**Article**
Michael completed his doctorate in linguistics at the University of Toronto in 1980. His thesis, supervised by Pierre Leon, was entitled "On intonation: functional, emotive, phonological." Michael would sometimes recall fondly his association with Martin Joos at the University of Toronto, and perhaps considered Joos as a model for his own professional life. Michael also had training as a musician and musicologist from his collegiate days, which helped him see the major issues in linguistics from a broad perspective.  

For many years, Michael was a fixture in his lab in the basement of the University of Calgary's Social Sciences building, where the history of the field came alive for students, with drum spectrographs and reel-to-reel machines on display alongside more contemporary technologies. In the early 90s he moved his lab up to the 8th floor, to a room with windows. One never knew whether one would be favoured with Chuvash geminates, non-human primate pant-hoots, or little-known opera arias. Michael devoted much of his time on campus to helping graduate students make headway on their research projects, and generally sharing the many facets of his linguistics expertise with them.

Undergraduate teaching held a special place in Michael's professional life. He set the highest possible standards for himself and his students. His dedication to teaching culminated in the creation of the introductory linguistics text Contemporary Linguistic Analysis, which he co-edited, and partly coauthored, with William O'Grady (initially also at the University of Calgary, now at the University of Hawai'i at Manoa). This text has been influential around the world and is still in press - currently going into its 8th edition. Through this project, Michael's influence will live on.

**Exercise aim**
Carry on the account of Michael's career in linguistics, beginning after its final sentence.

**Dataset content**
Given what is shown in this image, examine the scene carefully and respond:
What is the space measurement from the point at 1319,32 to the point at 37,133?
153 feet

* * *

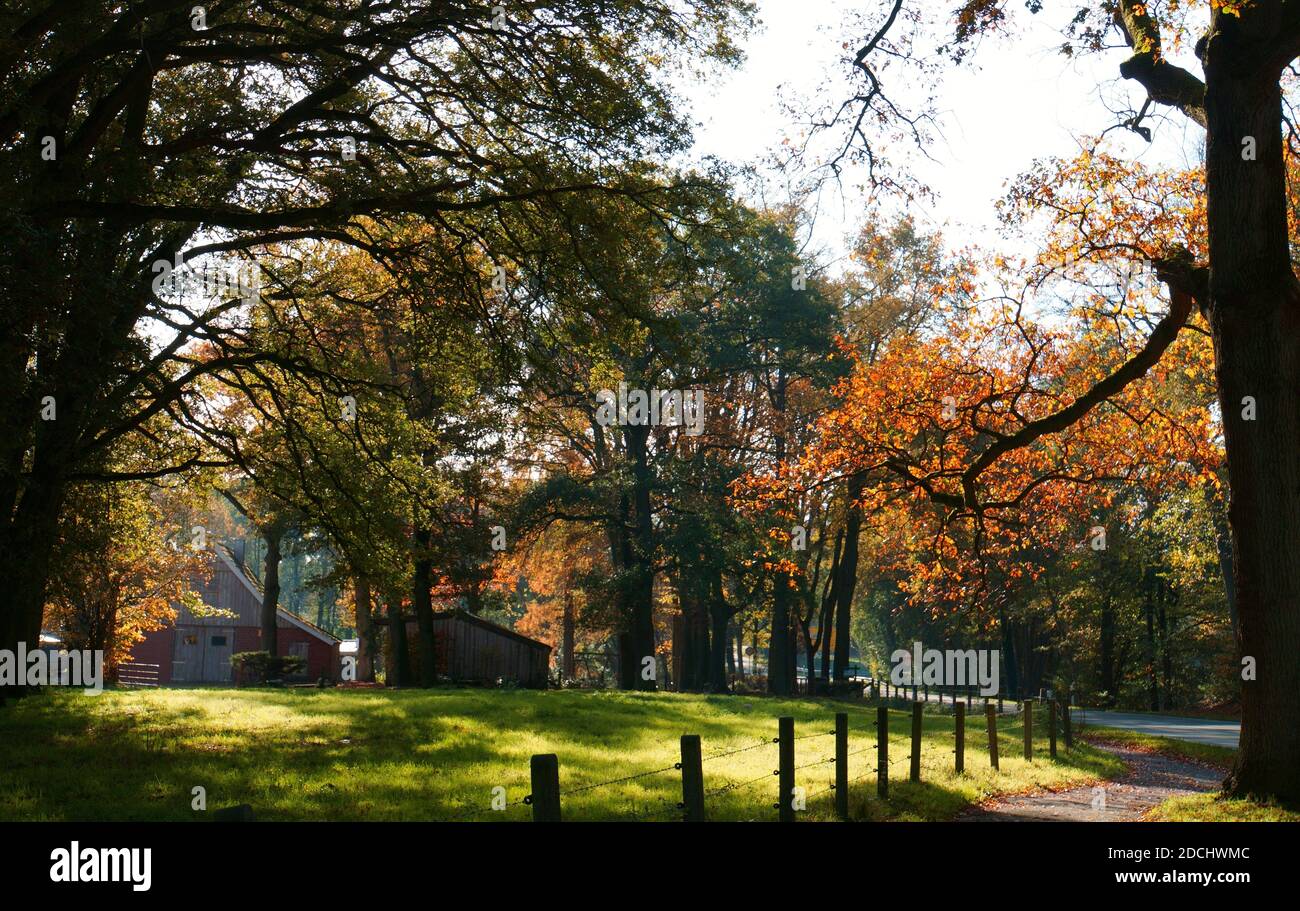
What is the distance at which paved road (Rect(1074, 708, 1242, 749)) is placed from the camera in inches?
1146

==

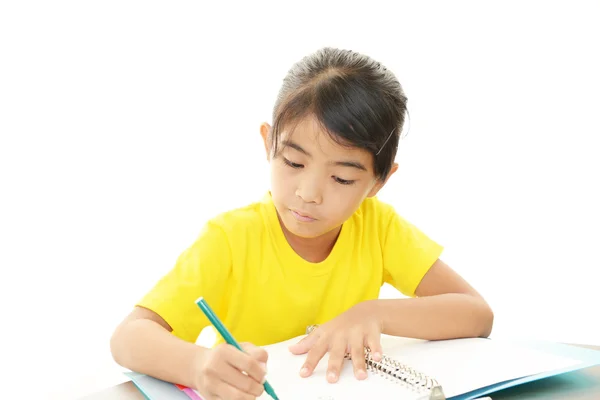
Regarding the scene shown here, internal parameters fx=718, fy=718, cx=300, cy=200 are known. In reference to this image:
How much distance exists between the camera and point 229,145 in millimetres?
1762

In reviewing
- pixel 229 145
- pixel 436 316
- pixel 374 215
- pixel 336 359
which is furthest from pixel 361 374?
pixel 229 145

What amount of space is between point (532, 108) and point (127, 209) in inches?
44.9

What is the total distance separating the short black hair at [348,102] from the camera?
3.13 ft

**Output of the task**
In his own research, Michael focused on phonetics (both physiological and acoustic) and its relation to phonology, especially in the area of stress and accent. His language focus in the latter area was on Turkic, particularly Turkish and Chuvash. He conducted valuable fieldwork on these languages in Turkey and Russia. Some of this important unpublished work may become publicly available in time, including his expert translation of Nikolai Ashmarin's Chuvash language materials (1897-98). Michael also created the enduring University of Calgary Phonetic Inventory.

Those who wish to might consider making a donation to the Michael Dobrovolsky Undergraduate Linguistics Award here: https://netcommunity.ucalgary.ca/michael_dobrovolsky.
This annual award was inaugurated on the occasion of Michael's retirement in 2007.

Michael leaves behind his three sons Sasha, Kiril and Mitya, his daughter-in-law Shinmin, and his two granddaughters Mila and Nikola. He also leaves behind many friends who will remember him with admiration and fondness - as a teacher, a colleague, a diligent reader of the New Yorker, and a fan of Major League Baseball. His unique character recalls for us these lines from Robert Frost's The Road Not Taken:

	Two roads diverged in a wood, and I-
	I took the one less traveled by,
	And that has made all the difference.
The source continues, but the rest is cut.